PROVIDED TEXT.
-- BEGIN --

Evelyn Hockstein | Reuters

WASHINGTON — As investors focused this week on earnings and regional banks, the Securities and Exchange Commission quietly adopted new rules that will require public companies to disclose far more information about stock buybacks than they ever have before.

The new rules “will increase the transparency and integrity” of corporate stock repurchasing overall, and allow investors “to better assess issuer buyback programs,” SEC Chairman Gary Gensler said in a statement about the updated disclosures.

Gensler also noted the soaring rate at which U.S. corporate buybacks have grown in recent years, from a total of $950 billion worth in 2021, to more than $1.25 trillion worth last year.

This year could be just as big. Google parent Alphabet announced last month that its board had approved $70 billion in stock buybacks this year, matching the amount the company spent repurchasing its own shares in 2022. This week, Apple announced plans to buy back even more stock than Google: $90 billion worth this year, on the heels of a previous $90 billion in 2022.

The new disclosure rules will begin to apply when U.S. corporations report earnings for the fourth quarter of 2023, and to foreign issuers on a slightly longer timeline.

What public companies will need to disclose
  • A daily log of share repurchase activity, disclosed at the end of each quarter as an exhibit in 10-Q reports and the annual 10-K report.
  • A description of the rationale behind each buyback, and the goals of that buyback. The issuer will also need to explain the criteria it used to determine how many shares to repurchase.
  • Whether certain directors or officers of the company bought or sold any of the shares in question within four days before or after the buyback.
  • More details about company stock trading agreements with their directors and officers, known as 10b5-1 plans. This includes the start and end dates, the total number of shares, and the material terms of these plans.

Approved by a commission vote of 3-2 on Wednesday, the new rules mark the end of a yearslong battle over how much information the public and shareholders have a right to know about the increasingly common practice of companies repurchasing their own shares.

-- END --

DATA SECTION.
-- BEGIN --

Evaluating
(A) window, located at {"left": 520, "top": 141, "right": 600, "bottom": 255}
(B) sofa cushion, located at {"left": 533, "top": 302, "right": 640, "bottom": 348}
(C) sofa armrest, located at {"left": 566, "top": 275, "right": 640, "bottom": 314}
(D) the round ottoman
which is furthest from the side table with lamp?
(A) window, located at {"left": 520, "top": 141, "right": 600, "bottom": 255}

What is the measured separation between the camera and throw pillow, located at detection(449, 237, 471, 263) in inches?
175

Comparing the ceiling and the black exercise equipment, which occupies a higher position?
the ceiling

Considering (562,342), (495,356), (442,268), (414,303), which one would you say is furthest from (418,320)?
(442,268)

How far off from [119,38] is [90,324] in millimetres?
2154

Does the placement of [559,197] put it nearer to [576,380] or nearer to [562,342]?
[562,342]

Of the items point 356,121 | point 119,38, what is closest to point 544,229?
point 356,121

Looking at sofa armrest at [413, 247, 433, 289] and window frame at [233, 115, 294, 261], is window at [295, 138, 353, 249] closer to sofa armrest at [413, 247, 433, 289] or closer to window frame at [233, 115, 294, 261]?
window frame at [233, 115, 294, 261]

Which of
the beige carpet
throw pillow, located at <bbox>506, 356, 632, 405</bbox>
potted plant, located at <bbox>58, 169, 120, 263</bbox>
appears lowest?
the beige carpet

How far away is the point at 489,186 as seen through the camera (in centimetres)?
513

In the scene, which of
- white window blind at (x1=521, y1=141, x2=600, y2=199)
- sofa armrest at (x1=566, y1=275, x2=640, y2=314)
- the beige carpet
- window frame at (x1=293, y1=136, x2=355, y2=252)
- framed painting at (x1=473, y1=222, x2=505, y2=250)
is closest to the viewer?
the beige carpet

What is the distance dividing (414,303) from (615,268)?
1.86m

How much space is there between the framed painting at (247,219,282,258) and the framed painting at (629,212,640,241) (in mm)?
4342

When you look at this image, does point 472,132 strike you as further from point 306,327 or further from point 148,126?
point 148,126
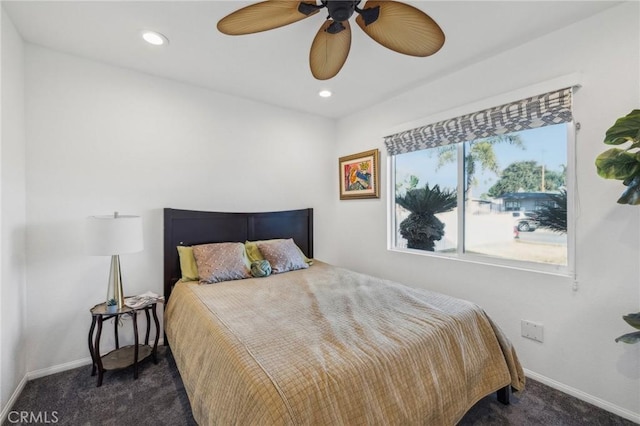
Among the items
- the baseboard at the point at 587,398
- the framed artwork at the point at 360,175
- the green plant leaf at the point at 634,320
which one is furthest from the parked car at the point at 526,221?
the framed artwork at the point at 360,175

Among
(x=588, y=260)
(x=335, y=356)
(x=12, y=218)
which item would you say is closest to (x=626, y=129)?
(x=588, y=260)

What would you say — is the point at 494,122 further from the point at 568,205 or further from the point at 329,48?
the point at 329,48

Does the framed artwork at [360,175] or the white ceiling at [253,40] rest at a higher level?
the white ceiling at [253,40]

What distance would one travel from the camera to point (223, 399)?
119 cm

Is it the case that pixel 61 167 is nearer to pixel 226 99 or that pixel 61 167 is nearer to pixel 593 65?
pixel 226 99

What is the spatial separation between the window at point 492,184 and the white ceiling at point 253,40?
19.4 inches

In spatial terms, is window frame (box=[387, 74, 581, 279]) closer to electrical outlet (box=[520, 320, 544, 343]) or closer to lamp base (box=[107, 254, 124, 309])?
electrical outlet (box=[520, 320, 544, 343])

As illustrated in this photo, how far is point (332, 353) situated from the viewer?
49.8 inches

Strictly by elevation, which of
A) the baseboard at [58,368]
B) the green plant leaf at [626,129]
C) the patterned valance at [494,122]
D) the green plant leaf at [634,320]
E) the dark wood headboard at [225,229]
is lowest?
the baseboard at [58,368]

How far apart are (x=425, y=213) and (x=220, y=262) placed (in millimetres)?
2110

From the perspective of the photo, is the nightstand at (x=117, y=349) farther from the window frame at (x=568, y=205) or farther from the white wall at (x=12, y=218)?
the window frame at (x=568, y=205)

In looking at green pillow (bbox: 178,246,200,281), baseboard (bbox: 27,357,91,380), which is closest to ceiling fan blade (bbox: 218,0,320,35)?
green pillow (bbox: 178,246,200,281)

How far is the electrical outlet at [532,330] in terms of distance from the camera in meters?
2.08

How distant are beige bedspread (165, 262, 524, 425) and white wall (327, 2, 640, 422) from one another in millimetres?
488
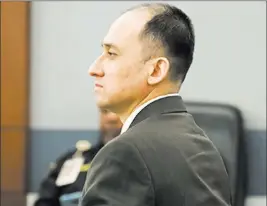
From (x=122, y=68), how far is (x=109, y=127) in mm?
1848

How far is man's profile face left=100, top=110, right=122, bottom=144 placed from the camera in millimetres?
2996

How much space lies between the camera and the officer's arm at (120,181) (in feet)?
3.52

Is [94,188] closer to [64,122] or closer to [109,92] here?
[109,92]

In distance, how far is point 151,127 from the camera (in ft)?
3.81

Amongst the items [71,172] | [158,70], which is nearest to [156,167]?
[158,70]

-- END --

YOUR TASKS.
1. In the SEC buyback article, by what commission vote were the new rules approved?
2. Output the SEC buyback article from "Gensler also noted" up to and including "billion in 2022.".
3. Pick up the SEC buyback article after its final sentence and continue writing it.
The records are drawn from a separate source unrelated to the SEC buyback article.

SOLVED TASKS.
1. The rules were approved by a commission vote of 3-2 on Wednesday.

2.
Gensler also noted the soaring rate at which U.S. corporate buybacks have grown in recent years, from a total of $950 billion worth in 2021, to more than $1.25 trillion worth last year.

This year could be just as big. Google parent Alphabet announced last month that its board had approved $70 billion in stock buybacks this year, matching the amount the company spent repurchasing its own shares in 2022. This week, Apple announced plans to buy back even more stock than Google: $90 billion worth this year, on the heels of a previous $90 billion in 2022.

3.
They also reflect a bigger debate nationwide about share buybacks, which typically increase the value of a company’s shares by reducing the total number of shares in the market.

With top executives’ compensation often linked to share price performance metrics, buybacks have emerged in the past decade as a relatively simple, quick means by which to raise a company’s stock price, much simpler in many cases than it is to grow sales, expand operations, or increase profits.

Markets have also seen an increase in the practice of public companies issuing debt in order to buy back their own shares, a practice that some economists believe poses a threat to the long-term health of the U.S. economy.

The changes approved Wednesday represent a softening of the SEC’s initial proposed disclosure rules, which would have required public companies to report trades by corporate insiders on a daily basis. The commission said its final decision was influenced by concerns raised in public comments, that daily reporting would be too expensive and time consuming.

Public interest groups, many of which have become increasingly critical of widespread corporate buybacks, applauded the new rules.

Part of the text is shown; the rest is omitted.